While additional study is needed, there is some evidence that consuming the following foods may boost your odds of having less discomfort during your period.

Fish

Fish, particularly oily fish like salmon, is an excellent source of omega-3 fatty acids. Because omega-3 fatty acids can inhibit the synthesis of inflammatory prostaglandins, eating meals high in these healthy fats may help minimize severe pain sensations.

Previous research has linked the high consumption of omega-3 fatty acids from marine sources, such as fish, to pain reduction.

And individuals who have period discomfort tend to eat less fish than those who do not.

If you don’t eat fish, alternative sources of omega-3 fatty acids, such as chia seeds, walnuts, and avocados, can help you ingest this beneficial fat and balance your body’s omega-3 to omega-6 ratio.

Dairy

Dairy meals are rich in essential micronutrients such as calcium. Calcium modulates muscle cells’ capacity to react to nerve stimulation. As a result, low calcium levels can cause muscle spasms and contractions.

Calcium levels have been demonstrated in studies to influence pain severity, particularly period discomfort.

Dairy intake has been demonstrated in studies to have a substantial inverse relationship with period discomfort. 

Milk, yogurt, and kefir may help with period pain relief, but avoid cheese as a dairy source. According to older statistics, people who have unpleasant periods prefer to eat more cheese.

Fruit

Many fruits, which are naturally high in vitamins, fiber, and carbs, maybe a healthy element of a balanced diet. According to several studies, people who consume more fruit have fewer uncomfortable periods than those who eat less fruit.

Strawberry eating is especially connected to decreased period pain, despite the fact that any fruit appears to be favorable for menstrual discomfort. A smaller-scale investigation found that consuming dried figs throughout the menstrual cycle had the same effect. 

Water

A simple glass of water can help relieve period discomfort, especially if the person is dehydrated.

Period pain can be exacerbated not just by prostaglandins but also by the release of a substance that constricts blood vessels (a vasoconstrictor).

Even a minor deficiency of water in the body might activate a vasoconstrictor.

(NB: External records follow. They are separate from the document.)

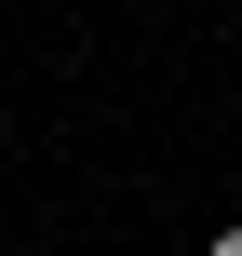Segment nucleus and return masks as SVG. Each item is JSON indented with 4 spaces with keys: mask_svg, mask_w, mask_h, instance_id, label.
<instances>
[{
    "mask_svg": "<svg viewBox=\"0 0 242 256\" xmlns=\"http://www.w3.org/2000/svg\"><path fill=\"white\" fill-rule=\"evenodd\" d=\"M216 256H242V230H216Z\"/></svg>",
    "mask_w": 242,
    "mask_h": 256,
    "instance_id": "obj_1",
    "label": "nucleus"
}]
</instances>
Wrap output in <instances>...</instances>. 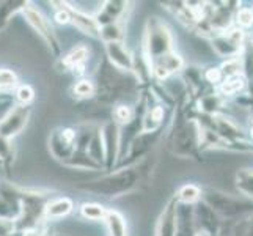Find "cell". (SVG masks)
Listing matches in <instances>:
<instances>
[{
    "mask_svg": "<svg viewBox=\"0 0 253 236\" xmlns=\"http://www.w3.org/2000/svg\"><path fill=\"white\" fill-rule=\"evenodd\" d=\"M13 232H16L14 222L0 219V236H8V235H11Z\"/></svg>",
    "mask_w": 253,
    "mask_h": 236,
    "instance_id": "d590c367",
    "label": "cell"
},
{
    "mask_svg": "<svg viewBox=\"0 0 253 236\" xmlns=\"http://www.w3.org/2000/svg\"><path fill=\"white\" fill-rule=\"evenodd\" d=\"M104 143V172H112L120 161V126L107 120L101 123Z\"/></svg>",
    "mask_w": 253,
    "mask_h": 236,
    "instance_id": "30bf717a",
    "label": "cell"
},
{
    "mask_svg": "<svg viewBox=\"0 0 253 236\" xmlns=\"http://www.w3.org/2000/svg\"><path fill=\"white\" fill-rule=\"evenodd\" d=\"M179 205H190L194 206L202 200V186L195 185V183H184L181 185L176 192L173 194Z\"/></svg>",
    "mask_w": 253,
    "mask_h": 236,
    "instance_id": "603a6c76",
    "label": "cell"
},
{
    "mask_svg": "<svg viewBox=\"0 0 253 236\" xmlns=\"http://www.w3.org/2000/svg\"><path fill=\"white\" fill-rule=\"evenodd\" d=\"M212 50L223 60H230L234 57L242 55L244 46L247 41V33L241 30L236 25L222 33H217L208 40Z\"/></svg>",
    "mask_w": 253,
    "mask_h": 236,
    "instance_id": "52a82bcc",
    "label": "cell"
},
{
    "mask_svg": "<svg viewBox=\"0 0 253 236\" xmlns=\"http://www.w3.org/2000/svg\"><path fill=\"white\" fill-rule=\"evenodd\" d=\"M52 5H54V21L60 25L69 24V14L65 2H52Z\"/></svg>",
    "mask_w": 253,
    "mask_h": 236,
    "instance_id": "e575fe53",
    "label": "cell"
},
{
    "mask_svg": "<svg viewBox=\"0 0 253 236\" xmlns=\"http://www.w3.org/2000/svg\"><path fill=\"white\" fill-rule=\"evenodd\" d=\"M231 236H253V214L234 222Z\"/></svg>",
    "mask_w": 253,
    "mask_h": 236,
    "instance_id": "836d02e7",
    "label": "cell"
},
{
    "mask_svg": "<svg viewBox=\"0 0 253 236\" xmlns=\"http://www.w3.org/2000/svg\"><path fill=\"white\" fill-rule=\"evenodd\" d=\"M86 153H88V156L91 157V159L98 164L99 167H102V170H104V143H102L101 125L96 126V131L93 134V139H91L90 146H88V150H86Z\"/></svg>",
    "mask_w": 253,
    "mask_h": 236,
    "instance_id": "f546056e",
    "label": "cell"
},
{
    "mask_svg": "<svg viewBox=\"0 0 253 236\" xmlns=\"http://www.w3.org/2000/svg\"><path fill=\"white\" fill-rule=\"evenodd\" d=\"M65 6L69 14V24H73L77 30L86 35V37H90L93 40H99L101 27H99L98 21H96L94 14L81 11L79 8H76L71 2H65Z\"/></svg>",
    "mask_w": 253,
    "mask_h": 236,
    "instance_id": "e0dca14e",
    "label": "cell"
},
{
    "mask_svg": "<svg viewBox=\"0 0 253 236\" xmlns=\"http://www.w3.org/2000/svg\"><path fill=\"white\" fill-rule=\"evenodd\" d=\"M8 236H24V235H22V232H17L16 230V232H13L11 235H8Z\"/></svg>",
    "mask_w": 253,
    "mask_h": 236,
    "instance_id": "f35d334b",
    "label": "cell"
},
{
    "mask_svg": "<svg viewBox=\"0 0 253 236\" xmlns=\"http://www.w3.org/2000/svg\"><path fill=\"white\" fill-rule=\"evenodd\" d=\"M234 183L242 197L253 202V169H241L234 175Z\"/></svg>",
    "mask_w": 253,
    "mask_h": 236,
    "instance_id": "4316f807",
    "label": "cell"
},
{
    "mask_svg": "<svg viewBox=\"0 0 253 236\" xmlns=\"http://www.w3.org/2000/svg\"><path fill=\"white\" fill-rule=\"evenodd\" d=\"M16 159V148L11 141L0 137V165L5 170H10Z\"/></svg>",
    "mask_w": 253,
    "mask_h": 236,
    "instance_id": "1f68e13d",
    "label": "cell"
},
{
    "mask_svg": "<svg viewBox=\"0 0 253 236\" xmlns=\"http://www.w3.org/2000/svg\"><path fill=\"white\" fill-rule=\"evenodd\" d=\"M126 40V22H113L101 27L99 41L102 45L107 43H125Z\"/></svg>",
    "mask_w": 253,
    "mask_h": 236,
    "instance_id": "cb8c5ba5",
    "label": "cell"
},
{
    "mask_svg": "<svg viewBox=\"0 0 253 236\" xmlns=\"http://www.w3.org/2000/svg\"><path fill=\"white\" fill-rule=\"evenodd\" d=\"M184 66H186L184 58H182L176 50L170 52V54L164 55L161 58H156L150 63L153 81L158 82V84L167 82L169 79L181 74V71L184 69Z\"/></svg>",
    "mask_w": 253,
    "mask_h": 236,
    "instance_id": "8fae6325",
    "label": "cell"
},
{
    "mask_svg": "<svg viewBox=\"0 0 253 236\" xmlns=\"http://www.w3.org/2000/svg\"><path fill=\"white\" fill-rule=\"evenodd\" d=\"M197 227L194 221V206L178 203L176 235L174 236H195Z\"/></svg>",
    "mask_w": 253,
    "mask_h": 236,
    "instance_id": "ffe728a7",
    "label": "cell"
},
{
    "mask_svg": "<svg viewBox=\"0 0 253 236\" xmlns=\"http://www.w3.org/2000/svg\"><path fill=\"white\" fill-rule=\"evenodd\" d=\"M250 8H252V11H253V6H250Z\"/></svg>",
    "mask_w": 253,
    "mask_h": 236,
    "instance_id": "60d3db41",
    "label": "cell"
},
{
    "mask_svg": "<svg viewBox=\"0 0 253 236\" xmlns=\"http://www.w3.org/2000/svg\"><path fill=\"white\" fill-rule=\"evenodd\" d=\"M24 236H50V233L47 232L46 227L42 229H37V230H30V232H24Z\"/></svg>",
    "mask_w": 253,
    "mask_h": 236,
    "instance_id": "8d00e7d4",
    "label": "cell"
},
{
    "mask_svg": "<svg viewBox=\"0 0 253 236\" xmlns=\"http://www.w3.org/2000/svg\"><path fill=\"white\" fill-rule=\"evenodd\" d=\"M104 54H106L107 63L123 74L132 73L134 54L127 49L126 43H107L104 45Z\"/></svg>",
    "mask_w": 253,
    "mask_h": 236,
    "instance_id": "2e32d148",
    "label": "cell"
},
{
    "mask_svg": "<svg viewBox=\"0 0 253 236\" xmlns=\"http://www.w3.org/2000/svg\"><path fill=\"white\" fill-rule=\"evenodd\" d=\"M71 94L77 101H93L96 96V84L93 79L81 77L71 87Z\"/></svg>",
    "mask_w": 253,
    "mask_h": 236,
    "instance_id": "d4e9b609",
    "label": "cell"
},
{
    "mask_svg": "<svg viewBox=\"0 0 253 236\" xmlns=\"http://www.w3.org/2000/svg\"><path fill=\"white\" fill-rule=\"evenodd\" d=\"M154 167L156 156L151 153L143 161L134 165L113 169L112 172L102 173L99 178L84 181L77 185V189L109 200L120 198L150 185Z\"/></svg>",
    "mask_w": 253,
    "mask_h": 236,
    "instance_id": "6da1fadb",
    "label": "cell"
},
{
    "mask_svg": "<svg viewBox=\"0 0 253 236\" xmlns=\"http://www.w3.org/2000/svg\"><path fill=\"white\" fill-rule=\"evenodd\" d=\"M195 236H206V235H203V233H198V232H197V235H195Z\"/></svg>",
    "mask_w": 253,
    "mask_h": 236,
    "instance_id": "ab89813d",
    "label": "cell"
},
{
    "mask_svg": "<svg viewBox=\"0 0 253 236\" xmlns=\"http://www.w3.org/2000/svg\"><path fill=\"white\" fill-rule=\"evenodd\" d=\"M194 221L198 233L206 236H222L223 221L209 208L203 200L194 205Z\"/></svg>",
    "mask_w": 253,
    "mask_h": 236,
    "instance_id": "7c38bea8",
    "label": "cell"
},
{
    "mask_svg": "<svg viewBox=\"0 0 253 236\" xmlns=\"http://www.w3.org/2000/svg\"><path fill=\"white\" fill-rule=\"evenodd\" d=\"M176 217H178V202L171 195V198L165 203L161 211L158 222H156L154 236H174L176 235Z\"/></svg>",
    "mask_w": 253,
    "mask_h": 236,
    "instance_id": "ac0fdd59",
    "label": "cell"
},
{
    "mask_svg": "<svg viewBox=\"0 0 253 236\" xmlns=\"http://www.w3.org/2000/svg\"><path fill=\"white\" fill-rule=\"evenodd\" d=\"M19 84V76L13 69L0 68V93H13Z\"/></svg>",
    "mask_w": 253,
    "mask_h": 236,
    "instance_id": "d6a6232c",
    "label": "cell"
},
{
    "mask_svg": "<svg viewBox=\"0 0 253 236\" xmlns=\"http://www.w3.org/2000/svg\"><path fill=\"white\" fill-rule=\"evenodd\" d=\"M30 117H32V106L14 104L6 112V115L0 120V137L13 142V139L19 136L25 129V126L29 125Z\"/></svg>",
    "mask_w": 253,
    "mask_h": 236,
    "instance_id": "9c48e42d",
    "label": "cell"
},
{
    "mask_svg": "<svg viewBox=\"0 0 253 236\" xmlns=\"http://www.w3.org/2000/svg\"><path fill=\"white\" fill-rule=\"evenodd\" d=\"M25 22H27L30 27L37 32L38 37L44 41V45L47 46L49 52L54 55L57 60L63 55V47L62 43L58 40V35L54 29V24L49 19V17L42 13L40 8L35 6L32 2H29V5L24 8L22 13Z\"/></svg>",
    "mask_w": 253,
    "mask_h": 236,
    "instance_id": "8992f818",
    "label": "cell"
},
{
    "mask_svg": "<svg viewBox=\"0 0 253 236\" xmlns=\"http://www.w3.org/2000/svg\"><path fill=\"white\" fill-rule=\"evenodd\" d=\"M13 98L16 104L21 106H33L35 99H37V92L30 84H19L13 92Z\"/></svg>",
    "mask_w": 253,
    "mask_h": 236,
    "instance_id": "4dcf8cb0",
    "label": "cell"
},
{
    "mask_svg": "<svg viewBox=\"0 0 253 236\" xmlns=\"http://www.w3.org/2000/svg\"><path fill=\"white\" fill-rule=\"evenodd\" d=\"M27 5L29 0H3L0 2V33L8 27L13 16L21 14Z\"/></svg>",
    "mask_w": 253,
    "mask_h": 236,
    "instance_id": "44dd1931",
    "label": "cell"
},
{
    "mask_svg": "<svg viewBox=\"0 0 253 236\" xmlns=\"http://www.w3.org/2000/svg\"><path fill=\"white\" fill-rule=\"evenodd\" d=\"M65 167L74 169V170H88V172H102V167H99L88 153L85 151H74V154L69 157V161L65 164Z\"/></svg>",
    "mask_w": 253,
    "mask_h": 236,
    "instance_id": "484cf974",
    "label": "cell"
},
{
    "mask_svg": "<svg viewBox=\"0 0 253 236\" xmlns=\"http://www.w3.org/2000/svg\"><path fill=\"white\" fill-rule=\"evenodd\" d=\"M54 195V192L46 189H33V188H19L21 200V213L14 221L17 232H30L46 227L44 209L47 202Z\"/></svg>",
    "mask_w": 253,
    "mask_h": 236,
    "instance_id": "3957f363",
    "label": "cell"
},
{
    "mask_svg": "<svg viewBox=\"0 0 253 236\" xmlns=\"http://www.w3.org/2000/svg\"><path fill=\"white\" fill-rule=\"evenodd\" d=\"M19 188L11 181L0 180V219L14 222L21 213Z\"/></svg>",
    "mask_w": 253,
    "mask_h": 236,
    "instance_id": "5bb4252c",
    "label": "cell"
},
{
    "mask_svg": "<svg viewBox=\"0 0 253 236\" xmlns=\"http://www.w3.org/2000/svg\"><path fill=\"white\" fill-rule=\"evenodd\" d=\"M134 118V106H129L126 102H118L110 110V120L120 128L126 126Z\"/></svg>",
    "mask_w": 253,
    "mask_h": 236,
    "instance_id": "f1b7e54d",
    "label": "cell"
},
{
    "mask_svg": "<svg viewBox=\"0 0 253 236\" xmlns=\"http://www.w3.org/2000/svg\"><path fill=\"white\" fill-rule=\"evenodd\" d=\"M107 209L104 205L96 203V202H84L79 206V214L81 217L91 222H104V217L107 214Z\"/></svg>",
    "mask_w": 253,
    "mask_h": 236,
    "instance_id": "83f0119b",
    "label": "cell"
},
{
    "mask_svg": "<svg viewBox=\"0 0 253 236\" xmlns=\"http://www.w3.org/2000/svg\"><path fill=\"white\" fill-rule=\"evenodd\" d=\"M104 224H106L109 236H127V221L117 209H107Z\"/></svg>",
    "mask_w": 253,
    "mask_h": 236,
    "instance_id": "7402d4cb",
    "label": "cell"
},
{
    "mask_svg": "<svg viewBox=\"0 0 253 236\" xmlns=\"http://www.w3.org/2000/svg\"><path fill=\"white\" fill-rule=\"evenodd\" d=\"M247 136H249V139H250V142H253V117L250 118V126H249V131H247Z\"/></svg>",
    "mask_w": 253,
    "mask_h": 236,
    "instance_id": "74e56055",
    "label": "cell"
},
{
    "mask_svg": "<svg viewBox=\"0 0 253 236\" xmlns=\"http://www.w3.org/2000/svg\"><path fill=\"white\" fill-rule=\"evenodd\" d=\"M195 106L187 96L186 90L176 96L171 110L170 123L165 126L164 141L169 151L181 159H200V134L195 120Z\"/></svg>",
    "mask_w": 253,
    "mask_h": 236,
    "instance_id": "7a4b0ae2",
    "label": "cell"
},
{
    "mask_svg": "<svg viewBox=\"0 0 253 236\" xmlns=\"http://www.w3.org/2000/svg\"><path fill=\"white\" fill-rule=\"evenodd\" d=\"M74 200L71 197H52L44 209V219L46 222L49 221H58L63 219V217H68L74 211Z\"/></svg>",
    "mask_w": 253,
    "mask_h": 236,
    "instance_id": "d6986e66",
    "label": "cell"
},
{
    "mask_svg": "<svg viewBox=\"0 0 253 236\" xmlns=\"http://www.w3.org/2000/svg\"><path fill=\"white\" fill-rule=\"evenodd\" d=\"M50 156L60 164H66L76 151V126H58L47 139Z\"/></svg>",
    "mask_w": 253,
    "mask_h": 236,
    "instance_id": "ba28073f",
    "label": "cell"
},
{
    "mask_svg": "<svg viewBox=\"0 0 253 236\" xmlns=\"http://www.w3.org/2000/svg\"><path fill=\"white\" fill-rule=\"evenodd\" d=\"M88 60L90 47L85 45H77L57 60V68L60 71L73 73L77 79H81L85 77V69Z\"/></svg>",
    "mask_w": 253,
    "mask_h": 236,
    "instance_id": "4fadbf2b",
    "label": "cell"
},
{
    "mask_svg": "<svg viewBox=\"0 0 253 236\" xmlns=\"http://www.w3.org/2000/svg\"><path fill=\"white\" fill-rule=\"evenodd\" d=\"M202 200L223 222H238L253 214V202L246 197H236L215 188H202Z\"/></svg>",
    "mask_w": 253,
    "mask_h": 236,
    "instance_id": "277c9868",
    "label": "cell"
},
{
    "mask_svg": "<svg viewBox=\"0 0 253 236\" xmlns=\"http://www.w3.org/2000/svg\"><path fill=\"white\" fill-rule=\"evenodd\" d=\"M174 50H176L174 49V37L167 22L156 16L148 17L143 30L142 47H140V52L146 58L148 65L153 60L161 58Z\"/></svg>",
    "mask_w": 253,
    "mask_h": 236,
    "instance_id": "5b68a950",
    "label": "cell"
},
{
    "mask_svg": "<svg viewBox=\"0 0 253 236\" xmlns=\"http://www.w3.org/2000/svg\"><path fill=\"white\" fill-rule=\"evenodd\" d=\"M134 8V2H126V0H107L101 5V8L94 13L96 21L99 27L113 22H126L127 17Z\"/></svg>",
    "mask_w": 253,
    "mask_h": 236,
    "instance_id": "9a60e30c",
    "label": "cell"
}]
</instances>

One tiny piece of research found that women who drank more water needed less pain medication throughout their menstrual periods than those who drank less water.

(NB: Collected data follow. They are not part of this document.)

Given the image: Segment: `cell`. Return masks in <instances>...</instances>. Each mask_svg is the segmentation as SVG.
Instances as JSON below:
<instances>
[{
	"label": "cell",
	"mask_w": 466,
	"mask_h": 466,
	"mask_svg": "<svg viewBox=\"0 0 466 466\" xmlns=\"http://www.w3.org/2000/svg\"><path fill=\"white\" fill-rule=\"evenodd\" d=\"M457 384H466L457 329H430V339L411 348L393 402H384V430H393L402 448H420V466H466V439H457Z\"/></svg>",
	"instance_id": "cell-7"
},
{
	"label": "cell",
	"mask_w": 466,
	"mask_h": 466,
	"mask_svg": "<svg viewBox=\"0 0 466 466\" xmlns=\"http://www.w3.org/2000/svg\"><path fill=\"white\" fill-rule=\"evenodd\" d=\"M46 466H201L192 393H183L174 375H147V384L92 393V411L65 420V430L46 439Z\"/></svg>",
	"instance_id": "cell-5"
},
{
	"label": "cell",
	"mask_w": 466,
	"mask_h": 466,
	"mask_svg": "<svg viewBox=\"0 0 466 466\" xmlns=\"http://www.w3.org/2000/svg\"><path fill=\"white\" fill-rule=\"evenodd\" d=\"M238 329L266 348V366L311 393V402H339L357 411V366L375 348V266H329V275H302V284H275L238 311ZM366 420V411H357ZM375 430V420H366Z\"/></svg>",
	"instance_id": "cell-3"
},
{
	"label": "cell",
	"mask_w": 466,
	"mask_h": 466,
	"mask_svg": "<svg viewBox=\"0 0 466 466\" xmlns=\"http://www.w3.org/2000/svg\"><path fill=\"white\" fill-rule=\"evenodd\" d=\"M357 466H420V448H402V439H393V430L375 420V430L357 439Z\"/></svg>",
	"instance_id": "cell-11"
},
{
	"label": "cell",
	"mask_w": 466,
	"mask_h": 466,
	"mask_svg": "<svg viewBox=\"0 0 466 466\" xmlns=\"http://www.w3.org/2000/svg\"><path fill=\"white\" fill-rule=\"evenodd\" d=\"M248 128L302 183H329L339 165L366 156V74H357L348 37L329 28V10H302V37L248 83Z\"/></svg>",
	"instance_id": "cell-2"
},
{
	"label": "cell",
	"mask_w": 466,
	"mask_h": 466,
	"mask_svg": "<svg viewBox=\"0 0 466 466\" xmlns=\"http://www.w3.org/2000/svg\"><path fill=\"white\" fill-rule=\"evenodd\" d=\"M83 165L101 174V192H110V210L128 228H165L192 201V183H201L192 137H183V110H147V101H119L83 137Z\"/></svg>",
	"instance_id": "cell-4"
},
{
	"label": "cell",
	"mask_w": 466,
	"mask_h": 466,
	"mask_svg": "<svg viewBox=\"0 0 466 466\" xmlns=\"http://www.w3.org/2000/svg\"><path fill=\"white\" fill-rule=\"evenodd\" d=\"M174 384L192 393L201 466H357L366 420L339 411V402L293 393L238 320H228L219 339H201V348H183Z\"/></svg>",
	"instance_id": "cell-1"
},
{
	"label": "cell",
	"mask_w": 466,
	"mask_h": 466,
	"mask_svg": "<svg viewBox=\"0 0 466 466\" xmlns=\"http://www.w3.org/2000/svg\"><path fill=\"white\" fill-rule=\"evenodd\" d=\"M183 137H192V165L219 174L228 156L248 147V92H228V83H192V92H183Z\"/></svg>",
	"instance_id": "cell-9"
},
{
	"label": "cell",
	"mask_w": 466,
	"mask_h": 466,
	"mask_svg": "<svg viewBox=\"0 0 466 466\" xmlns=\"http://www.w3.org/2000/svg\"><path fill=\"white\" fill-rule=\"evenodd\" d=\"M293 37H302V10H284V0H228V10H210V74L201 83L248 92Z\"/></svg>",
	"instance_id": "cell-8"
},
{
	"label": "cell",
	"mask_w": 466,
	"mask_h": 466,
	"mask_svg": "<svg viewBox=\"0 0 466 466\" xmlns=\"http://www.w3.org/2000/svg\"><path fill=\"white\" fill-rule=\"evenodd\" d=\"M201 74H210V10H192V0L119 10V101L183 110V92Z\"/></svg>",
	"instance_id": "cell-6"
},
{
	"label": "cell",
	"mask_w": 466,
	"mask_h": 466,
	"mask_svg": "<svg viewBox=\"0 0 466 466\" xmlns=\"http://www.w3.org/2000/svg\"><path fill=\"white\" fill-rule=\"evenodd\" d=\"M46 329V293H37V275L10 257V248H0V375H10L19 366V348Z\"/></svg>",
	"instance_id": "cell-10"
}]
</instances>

Water can also help reduce uterine contractions, which are connected to cramping.

Avoid caffeinated beverages.

If you have unpleasant periods, you might want to reconsider your regular cup of coffee or tea. Caffeine, as a vasoconstrictor, has been linked to increased period discomfort.

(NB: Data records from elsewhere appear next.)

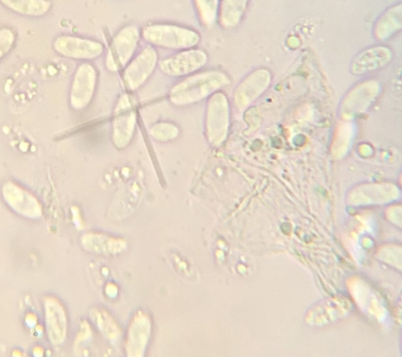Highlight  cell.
I'll list each match as a JSON object with an SVG mask.
<instances>
[{"instance_id": "1", "label": "cell", "mask_w": 402, "mask_h": 357, "mask_svg": "<svg viewBox=\"0 0 402 357\" xmlns=\"http://www.w3.org/2000/svg\"><path fill=\"white\" fill-rule=\"evenodd\" d=\"M141 35L151 46L179 51L196 47L201 41L197 30L169 22L148 24L141 29Z\"/></svg>"}, {"instance_id": "2", "label": "cell", "mask_w": 402, "mask_h": 357, "mask_svg": "<svg viewBox=\"0 0 402 357\" xmlns=\"http://www.w3.org/2000/svg\"><path fill=\"white\" fill-rule=\"evenodd\" d=\"M141 38V29L136 24L121 27L108 46L105 56L107 67L117 69L128 62L136 52Z\"/></svg>"}, {"instance_id": "3", "label": "cell", "mask_w": 402, "mask_h": 357, "mask_svg": "<svg viewBox=\"0 0 402 357\" xmlns=\"http://www.w3.org/2000/svg\"><path fill=\"white\" fill-rule=\"evenodd\" d=\"M53 50L70 59L90 60L100 56L105 50L99 40L72 34H61L52 42Z\"/></svg>"}, {"instance_id": "4", "label": "cell", "mask_w": 402, "mask_h": 357, "mask_svg": "<svg viewBox=\"0 0 402 357\" xmlns=\"http://www.w3.org/2000/svg\"><path fill=\"white\" fill-rule=\"evenodd\" d=\"M44 310L50 341L55 345L62 344L68 330L67 315L62 303L57 298L48 296L44 301Z\"/></svg>"}, {"instance_id": "5", "label": "cell", "mask_w": 402, "mask_h": 357, "mask_svg": "<svg viewBox=\"0 0 402 357\" xmlns=\"http://www.w3.org/2000/svg\"><path fill=\"white\" fill-rule=\"evenodd\" d=\"M393 56L389 46L383 44L372 45L364 49L353 58L350 68L355 74L371 72L387 65Z\"/></svg>"}, {"instance_id": "6", "label": "cell", "mask_w": 402, "mask_h": 357, "mask_svg": "<svg viewBox=\"0 0 402 357\" xmlns=\"http://www.w3.org/2000/svg\"><path fill=\"white\" fill-rule=\"evenodd\" d=\"M207 54L199 48L180 50L178 53L164 59L162 68L169 73H179L193 70L206 63Z\"/></svg>"}, {"instance_id": "7", "label": "cell", "mask_w": 402, "mask_h": 357, "mask_svg": "<svg viewBox=\"0 0 402 357\" xmlns=\"http://www.w3.org/2000/svg\"><path fill=\"white\" fill-rule=\"evenodd\" d=\"M81 243L86 250L100 255H112L121 252L122 241L105 234L88 232L81 238Z\"/></svg>"}, {"instance_id": "8", "label": "cell", "mask_w": 402, "mask_h": 357, "mask_svg": "<svg viewBox=\"0 0 402 357\" xmlns=\"http://www.w3.org/2000/svg\"><path fill=\"white\" fill-rule=\"evenodd\" d=\"M250 0H221L218 20L223 29L236 28L241 22Z\"/></svg>"}, {"instance_id": "9", "label": "cell", "mask_w": 402, "mask_h": 357, "mask_svg": "<svg viewBox=\"0 0 402 357\" xmlns=\"http://www.w3.org/2000/svg\"><path fill=\"white\" fill-rule=\"evenodd\" d=\"M13 13L29 17H40L52 8L51 0H0Z\"/></svg>"}, {"instance_id": "10", "label": "cell", "mask_w": 402, "mask_h": 357, "mask_svg": "<svg viewBox=\"0 0 402 357\" xmlns=\"http://www.w3.org/2000/svg\"><path fill=\"white\" fill-rule=\"evenodd\" d=\"M401 5L390 7L379 17L374 27L377 40H388L401 29Z\"/></svg>"}, {"instance_id": "11", "label": "cell", "mask_w": 402, "mask_h": 357, "mask_svg": "<svg viewBox=\"0 0 402 357\" xmlns=\"http://www.w3.org/2000/svg\"><path fill=\"white\" fill-rule=\"evenodd\" d=\"M90 316L97 328L109 341L114 342L119 337V328L112 316L105 310L94 308Z\"/></svg>"}, {"instance_id": "12", "label": "cell", "mask_w": 402, "mask_h": 357, "mask_svg": "<svg viewBox=\"0 0 402 357\" xmlns=\"http://www.w3.org/2000/svg\"><path fill=\"white\" fill-rule=\"evenodd\" d=\"M221 0H193L200 23L204 27H211L218 20Z\"/></svg>"}, {"instance_id": "13", "label": "cell", "mask_w": 402, "mask_h": 357, "mask_svg": "<svg viewBox=\"0 0 402 357\" xmlns=\"http://www.w3.org/2000/svg\"><path fill=\"white\" fill-rule=\"evenodd\" d=\"M16 33L10 27L4 26L0 30V52L1 58L7 55L15 45Z\"/></svg>"}, {"instance_id": "14", "label": "cell", "mask_w": 402, "mask_h": 357, "mask_svg": "<svg viewBox=\"0 0 402 357\" xmlns=\"http://www.w3.org/2000/svg\"><path fill=\"white\" fill-rule=\"evenodd\" d=\"M91 335L90 326L87 321H83L81 324L80 328L77 333L75 344H80L81 342L87 341Z\"/></svg>"}, {"instance_id": "15", "label": "cell", "mask_w": 402, "mask_h": 357, "mask_svg": "<svg viewBox=\"0 0 402 357\" xmlns=\"http://www.w3.org/2000/svg\"><path fill=\"white\" fill-rule=\"evenodd\" d=\"M105 292L108 297L113 298L116 296L117 293V287L112 282H108L105 285Z\"/></svg>"}, {"instance_id": "16", "label": "cell", "mask_w": 402, "mask_h": 357, "mask_svg": "<svg viewBox=\"0 0 402 357\" xmlns=\"http://www.w3.org/2000/svg\"><path fill=\"white\" fill-rule=\"evenodd\" d=\"M25 323L29 327H34L37 324V317L35 314L30 312L25 317Z\"/></svg>"}, {"instance_id": "17", "label": "cell", "mask_w": 402, "mask_h": 357, "mask_svg": "<svg viewBox=\"0 0 402 357\" xmlns=\"http://www.w3.org/2000/svg\"><path fill=\"white\" fill-rule=\"evenodd\" d=\"M44 354V351L42 347L36 346L33 349V355L36 356H42Z\"/></svg>"}]
</instances>
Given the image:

While little amounts of caffeine may not have a significant impact on period discomfort, cutting back may provide some advantages. According to research, reducing your consumption to less than 300 milligrams per day may help you avoid period pain.

Consider mixing it up with herbal tea, decaffeinated coffee, and plain old water. Another alternative is 100% fruit juice, which may provide key vitamins and minerals while also helping you achieve your daily fruit requirement.